When I remembered, I began to understand why timeless tales of the
essential human need for revenge held such bloody fascination for me. I
understood why I wanted to be like Clint and Charles and Marlon, why I
craved a family that stalked their enemies at midnight to right grievous
wrongs, why my heroes have always been vigilantes.
To have my vengeance, I would have to become a vigilante, for society
and the law would not give me justice. Like my heroes, I had a choice:
to allow vile crimes to go unpunished, or to mete out simple judgement
myself.
For hardwired into my soul is the archaic codes of the warrior: a real
man does not complain about a grievance or whine to the law. A man
righted his own wrongs, or he wasn't a man.

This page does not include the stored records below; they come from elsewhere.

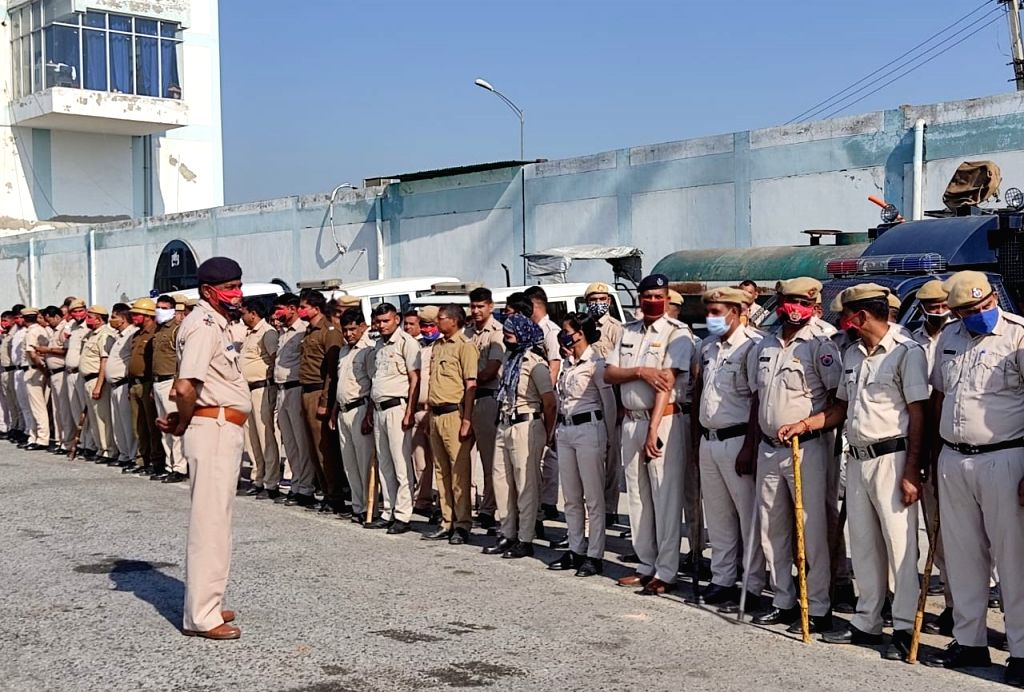 Security beefed up at Sadar-Palwal toll plaza ahead of KMP expressway blockade by the farmers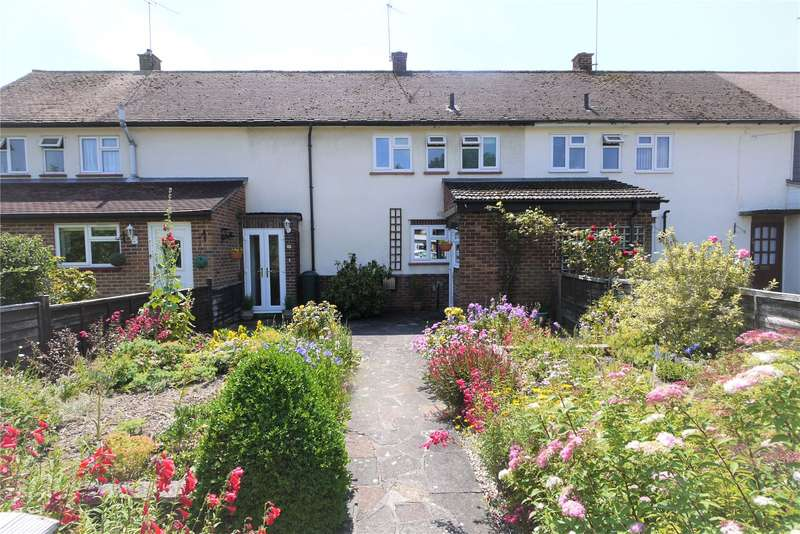 2 Bedrooms Terraced House for sale in Balmoral Road, Pilgrims Hatch, Brentwood, Essex, CM15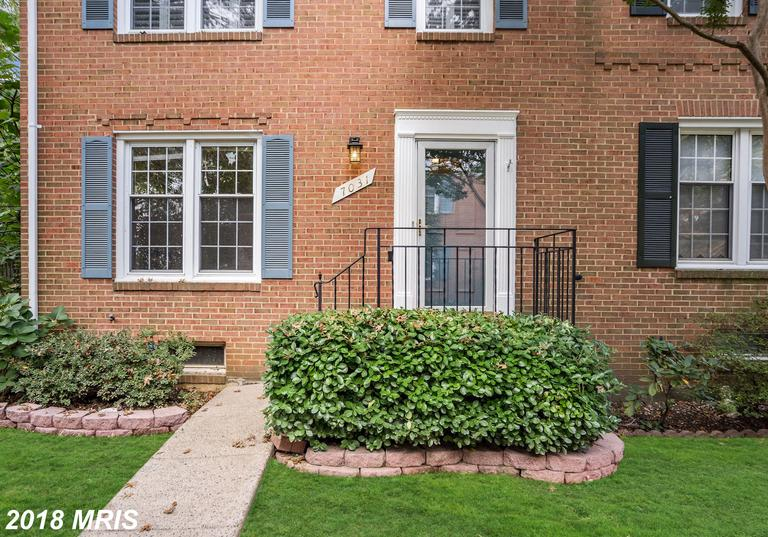 3-bedroom Traditional-style Townhouse For Sale At $439,000 In 22151 In Fairfax County thumbnail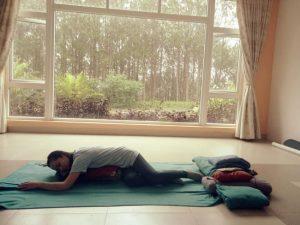 Yoga phục hồi cùng hlv yoga Bùi Châu Đảo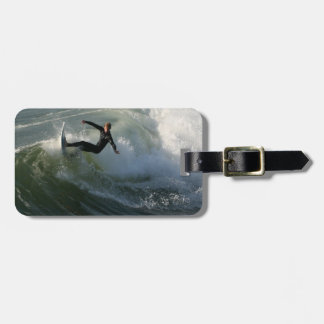Persona que practica surf en una etiqueta del equi etiqueta para maleta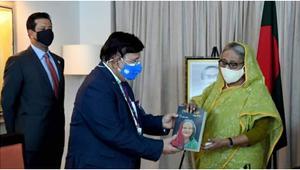 প্রধানমন্ত্রীর ৭৫তম জন্মদিনে পররাষ্ট্রমন্ত্রীর বই 'শেখ হাসিনা: বিমুগ্ধ বিস্ময়'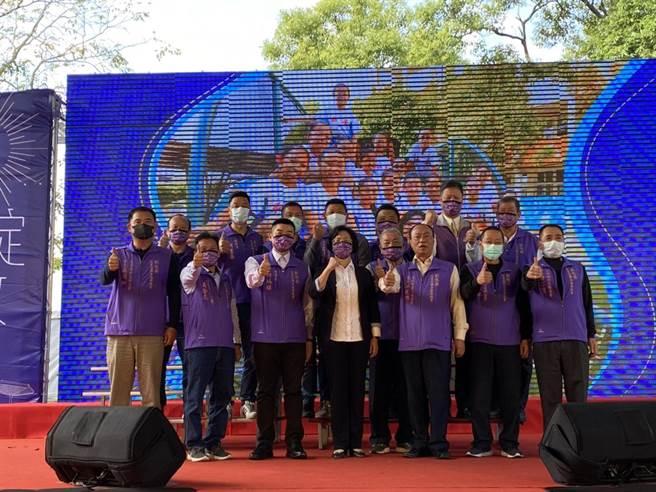 彰化縣村里長聯合服務總會長何炳樺(左3),也帶領會員代表們現身力挺王惠美。(吳建輝攝)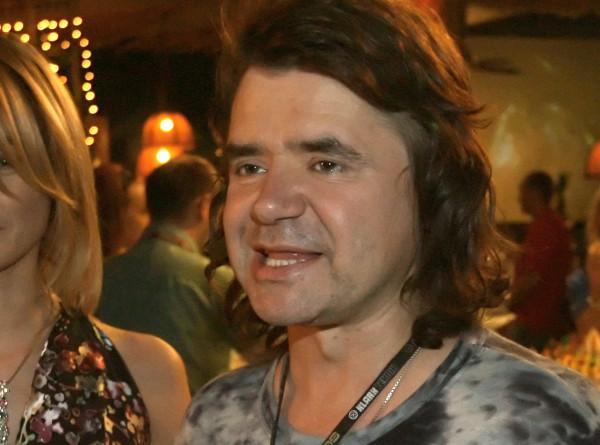 Исполнитель шлягеров 90-х Евгений Осин умер на 55 году жизни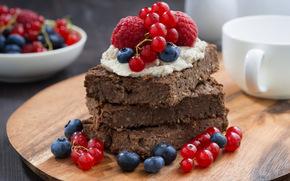 Разное: десерт, ягоды, красная смородина, голубика, малина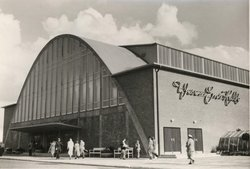 Die Oldenburger Weser-Ems-Halle um 1955.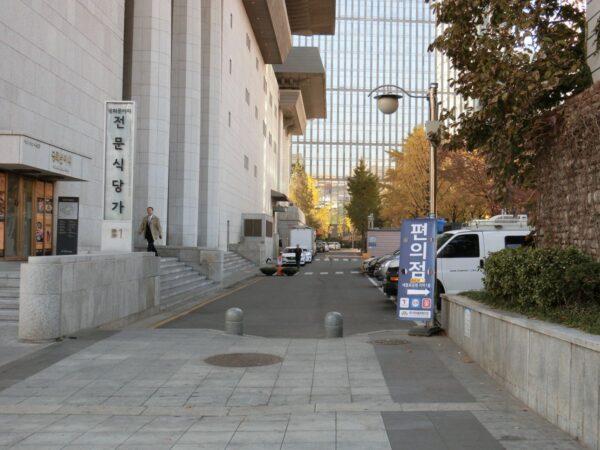 世宗文化会館北側の通路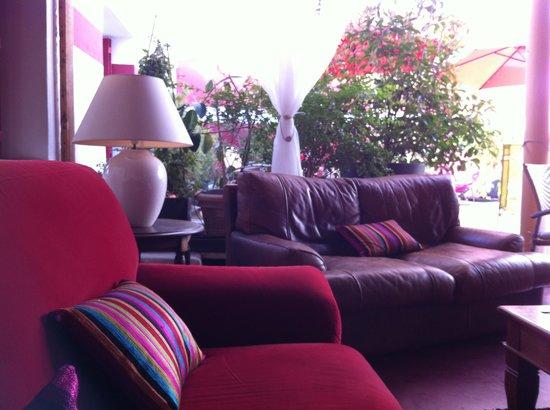 Cote Patio Hotel Nimes : patio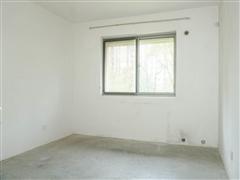 世濠花园 出售1室1厅1卫 62平 125万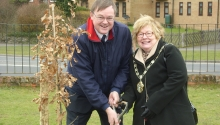 Town Council Chairman David Drew and Test Valley Mayor Dorothy Baverstock plant the Diamond Jubilee Oak Tree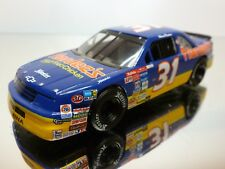 QUARTZO CHEVROLET LUMINA - BLUE+YELLOW 1:43 - EXCELLENT CONDITION - 7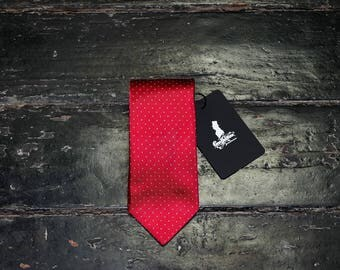 Polka dots red tie
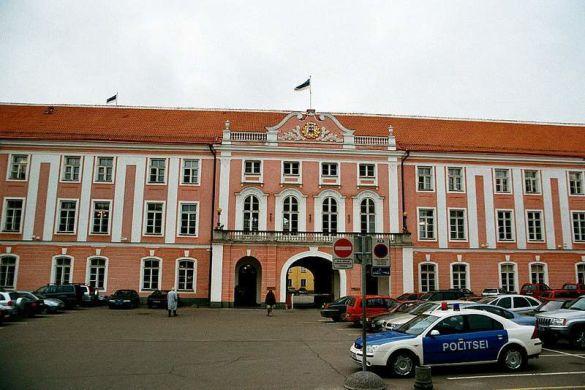 Естонська поліція зможе анулювати візу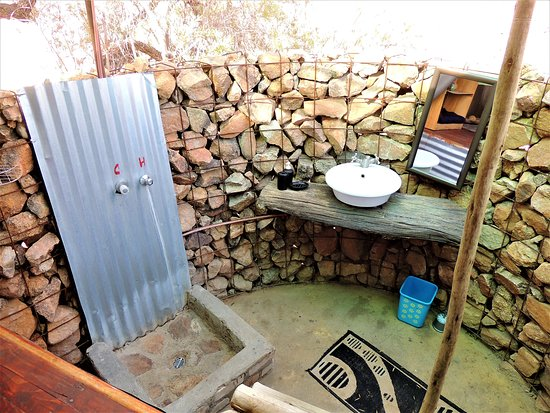 Usakos, Namibia: Rustico ma pulito e funzionale! Spitzkoppe Mountain Tended Camp.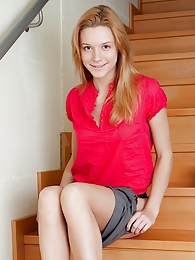 Sexy coed Kery plays with her pussy on the stairs pictures at kilosex.com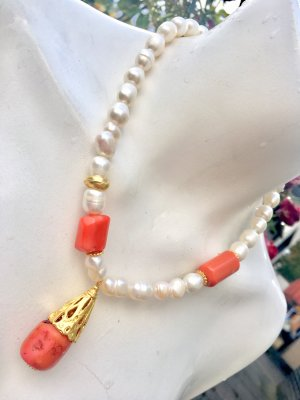 Collier Barock Perle Anhänger Koralle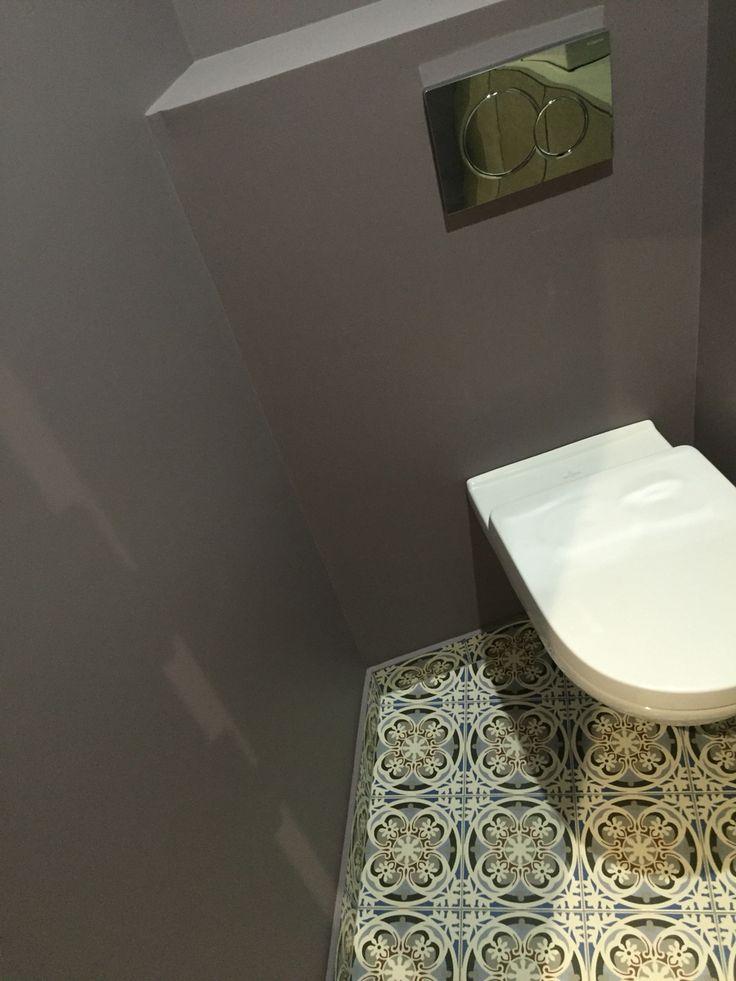 Un wc invités dans les tons parme en accord avec le sol imitation carreaux de ciment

Even so my bloody thoughts, with violent pace, Shall ne'er look back,
ne'er ebb to humble love, till that a capable and wide revenge swallow
them up
Shakespeare, Othello
Children hang off me as if I was a jungle gym. They laugh and giggle,
Lilliputians who would fell a friendly Gulliver in the safety of the
yard of their home.
The birthday boy, proud of being seven, triumphantly sits on my chest,
his friends pinning my arms and legs, and feeds me, his captive, a slice
of his cake. He smears the cherry frosting around my mouth as he had on
his own face, and as I gaze at the mask of red laughter, another memory
returns unbidden.
I cannot escape to greet my past alone, not without cheating the
children of their triumph. So with the smell of fresh mown grass, the
giggles of joy, the weight of children upon me, I welcome the ghost of
another seven year old boy to the safety I provide. He wants to finish
a story. His name is Scotty. We know how the story started, and we
know the middle. He's taken a year to tell the tale. He's always known
the end, and it is time for him to share it with the man he will become.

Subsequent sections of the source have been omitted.